If the web project and the timing of the function of the module is fully concentrated in a project package, will lead to the need to expand each machine when there are both web applications and timers, because the functional modules are not separated, each machine has a timer Work will result in duplication of data inside the database.

If the development of the web and the timer will be divided into two projects, when the package can be deployed separately, 10 web corresponding to a regular device, decomposition of the front-end request pressure, the data will not be written to repeat.

Another advantage of this can be shared, in the above scenario, the web and the timer needs to be read on the database, then the web and timer projects have the operation of the database code, the logic of the code or feel chaotic messy. If you draw a DAL layer jar, web and timer application module developers need only reference the DAL layer jar, the development of business logic, interface-oriented programming, regardless of the specific database operation, the specific database operation by the other Developers to complete, you can in the development of the division of labor is very clear, and non-interference.

frame

The so-called popular SSH (Struts / Spring / Hiberanet) lightweight framework, for many small and medium-sized projects that are not lightweight, the developer not only need to maintain the code, also need to maintain cumbersome xml configuration file, and maybe Not written on the configuration file so that the whole project can not run. No configuration file can replace the SSH (struts / Spring / Hiberanet) framework of the product is really too much, I have introduced to you before a number of products (Ref).

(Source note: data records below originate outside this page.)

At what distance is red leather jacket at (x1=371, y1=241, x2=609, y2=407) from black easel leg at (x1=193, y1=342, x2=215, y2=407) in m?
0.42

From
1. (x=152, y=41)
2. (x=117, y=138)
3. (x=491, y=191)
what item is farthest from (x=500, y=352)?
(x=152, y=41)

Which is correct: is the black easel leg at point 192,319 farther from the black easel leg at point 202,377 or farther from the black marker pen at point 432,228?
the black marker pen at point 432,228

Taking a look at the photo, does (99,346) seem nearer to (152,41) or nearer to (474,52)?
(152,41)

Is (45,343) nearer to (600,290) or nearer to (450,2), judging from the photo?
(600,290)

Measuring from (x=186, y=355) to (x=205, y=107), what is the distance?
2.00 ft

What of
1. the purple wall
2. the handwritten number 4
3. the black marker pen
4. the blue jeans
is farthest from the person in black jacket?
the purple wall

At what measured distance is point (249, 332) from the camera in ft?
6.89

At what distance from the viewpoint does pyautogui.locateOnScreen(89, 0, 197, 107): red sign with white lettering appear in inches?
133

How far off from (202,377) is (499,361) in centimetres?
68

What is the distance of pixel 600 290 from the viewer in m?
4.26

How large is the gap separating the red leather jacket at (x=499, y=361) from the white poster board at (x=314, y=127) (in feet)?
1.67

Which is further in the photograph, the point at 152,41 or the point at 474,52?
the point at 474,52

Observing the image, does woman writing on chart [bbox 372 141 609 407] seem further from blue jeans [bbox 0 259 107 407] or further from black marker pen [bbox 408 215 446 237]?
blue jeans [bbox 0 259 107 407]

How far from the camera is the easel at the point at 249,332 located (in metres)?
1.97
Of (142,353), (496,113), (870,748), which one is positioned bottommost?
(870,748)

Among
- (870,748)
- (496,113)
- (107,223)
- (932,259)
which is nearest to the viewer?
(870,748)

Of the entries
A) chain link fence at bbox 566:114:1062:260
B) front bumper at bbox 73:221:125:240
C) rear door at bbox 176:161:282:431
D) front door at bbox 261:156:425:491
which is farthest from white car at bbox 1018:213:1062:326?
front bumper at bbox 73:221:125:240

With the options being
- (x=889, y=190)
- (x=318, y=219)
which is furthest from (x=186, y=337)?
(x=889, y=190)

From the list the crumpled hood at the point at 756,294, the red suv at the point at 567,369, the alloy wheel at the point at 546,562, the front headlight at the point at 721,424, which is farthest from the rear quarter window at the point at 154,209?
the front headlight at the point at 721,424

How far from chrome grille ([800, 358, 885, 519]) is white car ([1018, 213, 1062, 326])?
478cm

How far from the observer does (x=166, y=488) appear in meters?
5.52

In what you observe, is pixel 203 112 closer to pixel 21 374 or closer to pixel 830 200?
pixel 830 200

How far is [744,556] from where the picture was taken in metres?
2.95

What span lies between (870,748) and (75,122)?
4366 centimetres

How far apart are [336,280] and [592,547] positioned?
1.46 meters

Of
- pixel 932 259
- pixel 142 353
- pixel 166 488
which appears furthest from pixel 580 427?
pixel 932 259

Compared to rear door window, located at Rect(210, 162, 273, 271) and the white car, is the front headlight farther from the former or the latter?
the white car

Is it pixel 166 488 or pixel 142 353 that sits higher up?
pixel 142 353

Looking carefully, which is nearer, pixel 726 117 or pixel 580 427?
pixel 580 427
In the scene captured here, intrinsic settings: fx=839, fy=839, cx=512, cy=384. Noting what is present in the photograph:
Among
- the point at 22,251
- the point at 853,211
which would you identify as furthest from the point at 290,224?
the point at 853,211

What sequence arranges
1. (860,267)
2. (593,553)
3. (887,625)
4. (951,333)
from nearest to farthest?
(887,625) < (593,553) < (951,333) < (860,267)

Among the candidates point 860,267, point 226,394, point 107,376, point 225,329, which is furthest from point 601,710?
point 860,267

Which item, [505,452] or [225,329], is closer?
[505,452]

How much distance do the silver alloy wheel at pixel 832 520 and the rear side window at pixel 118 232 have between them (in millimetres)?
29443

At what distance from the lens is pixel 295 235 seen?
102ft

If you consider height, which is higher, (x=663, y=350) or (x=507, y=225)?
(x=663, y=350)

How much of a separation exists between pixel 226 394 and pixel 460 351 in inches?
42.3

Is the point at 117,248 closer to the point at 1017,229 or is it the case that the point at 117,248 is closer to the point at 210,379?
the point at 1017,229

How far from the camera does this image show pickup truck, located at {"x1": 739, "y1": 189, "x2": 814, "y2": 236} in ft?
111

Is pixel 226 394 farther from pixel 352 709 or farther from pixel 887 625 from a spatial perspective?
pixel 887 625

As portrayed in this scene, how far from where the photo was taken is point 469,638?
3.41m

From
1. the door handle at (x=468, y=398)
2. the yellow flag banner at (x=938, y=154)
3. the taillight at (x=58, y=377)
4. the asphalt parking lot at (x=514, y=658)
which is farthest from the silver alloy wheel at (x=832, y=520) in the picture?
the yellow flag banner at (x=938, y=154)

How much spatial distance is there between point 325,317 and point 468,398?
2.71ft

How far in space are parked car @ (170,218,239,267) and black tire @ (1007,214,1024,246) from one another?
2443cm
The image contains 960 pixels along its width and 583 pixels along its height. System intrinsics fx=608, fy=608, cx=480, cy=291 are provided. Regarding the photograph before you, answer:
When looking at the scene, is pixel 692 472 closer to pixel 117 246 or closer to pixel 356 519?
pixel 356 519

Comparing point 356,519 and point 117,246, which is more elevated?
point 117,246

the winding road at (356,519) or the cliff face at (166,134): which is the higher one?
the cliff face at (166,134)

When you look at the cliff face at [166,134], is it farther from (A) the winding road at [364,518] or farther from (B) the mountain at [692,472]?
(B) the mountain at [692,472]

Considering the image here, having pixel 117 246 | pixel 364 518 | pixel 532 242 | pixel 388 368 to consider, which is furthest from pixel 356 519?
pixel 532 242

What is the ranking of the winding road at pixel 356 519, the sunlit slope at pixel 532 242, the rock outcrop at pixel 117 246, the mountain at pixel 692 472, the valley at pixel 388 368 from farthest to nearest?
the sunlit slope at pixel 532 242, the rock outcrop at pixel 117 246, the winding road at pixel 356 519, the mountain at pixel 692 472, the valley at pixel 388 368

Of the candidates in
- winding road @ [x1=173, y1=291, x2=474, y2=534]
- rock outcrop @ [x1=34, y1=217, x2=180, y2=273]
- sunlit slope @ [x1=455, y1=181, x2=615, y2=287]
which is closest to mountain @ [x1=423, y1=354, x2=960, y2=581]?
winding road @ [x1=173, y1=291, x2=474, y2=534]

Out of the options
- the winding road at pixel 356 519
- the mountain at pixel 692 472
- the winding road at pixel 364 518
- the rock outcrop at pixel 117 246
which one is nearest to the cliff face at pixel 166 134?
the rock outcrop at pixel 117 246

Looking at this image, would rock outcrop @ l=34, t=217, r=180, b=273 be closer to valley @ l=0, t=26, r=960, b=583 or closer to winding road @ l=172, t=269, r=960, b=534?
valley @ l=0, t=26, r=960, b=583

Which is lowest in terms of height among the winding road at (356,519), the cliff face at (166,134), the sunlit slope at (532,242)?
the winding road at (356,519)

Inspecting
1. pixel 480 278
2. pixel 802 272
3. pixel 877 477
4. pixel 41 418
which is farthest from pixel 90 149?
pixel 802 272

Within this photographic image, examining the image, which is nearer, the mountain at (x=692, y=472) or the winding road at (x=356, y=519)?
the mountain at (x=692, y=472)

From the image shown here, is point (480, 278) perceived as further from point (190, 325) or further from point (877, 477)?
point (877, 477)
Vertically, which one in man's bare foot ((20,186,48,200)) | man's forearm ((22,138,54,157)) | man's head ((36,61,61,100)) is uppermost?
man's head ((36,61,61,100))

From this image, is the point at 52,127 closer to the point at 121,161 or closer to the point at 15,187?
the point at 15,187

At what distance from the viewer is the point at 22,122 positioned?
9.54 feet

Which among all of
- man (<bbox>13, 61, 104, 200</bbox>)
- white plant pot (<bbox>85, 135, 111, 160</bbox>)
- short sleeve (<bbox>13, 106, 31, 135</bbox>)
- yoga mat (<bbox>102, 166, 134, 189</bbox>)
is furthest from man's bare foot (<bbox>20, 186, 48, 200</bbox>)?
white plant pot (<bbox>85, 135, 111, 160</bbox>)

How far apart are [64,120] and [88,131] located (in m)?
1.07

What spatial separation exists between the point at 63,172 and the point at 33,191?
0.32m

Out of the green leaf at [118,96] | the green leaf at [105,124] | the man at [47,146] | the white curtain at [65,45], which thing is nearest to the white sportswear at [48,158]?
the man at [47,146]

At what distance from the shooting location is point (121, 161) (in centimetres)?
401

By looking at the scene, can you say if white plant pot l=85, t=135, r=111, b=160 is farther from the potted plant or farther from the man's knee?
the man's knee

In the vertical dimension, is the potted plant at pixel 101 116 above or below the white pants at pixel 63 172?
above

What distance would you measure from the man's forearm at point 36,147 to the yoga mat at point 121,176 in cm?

I do not mean to use SSH (Struts / Spring / Hiberanet) framework, in my view SSH framework really is the normative development, and do not use the SSH (Struts / Spring / Hiberanet) framework can improve the number of performance.

SSH framework is only for a very large number of projects hundreds of teams, also need to continue to increase the size of the team, is the need to select some of the market are recognized and familiar with the technology, SSH (Struts / Spring / Hiberanet) framework More mature so it is the first product.

But for some of the small team in the middle of the technical team of experts can choose a more concise framework, the real speed of your development efficiency, early rejection of the SSH framework to choose a more concise technology in small team development is a A more informed choice.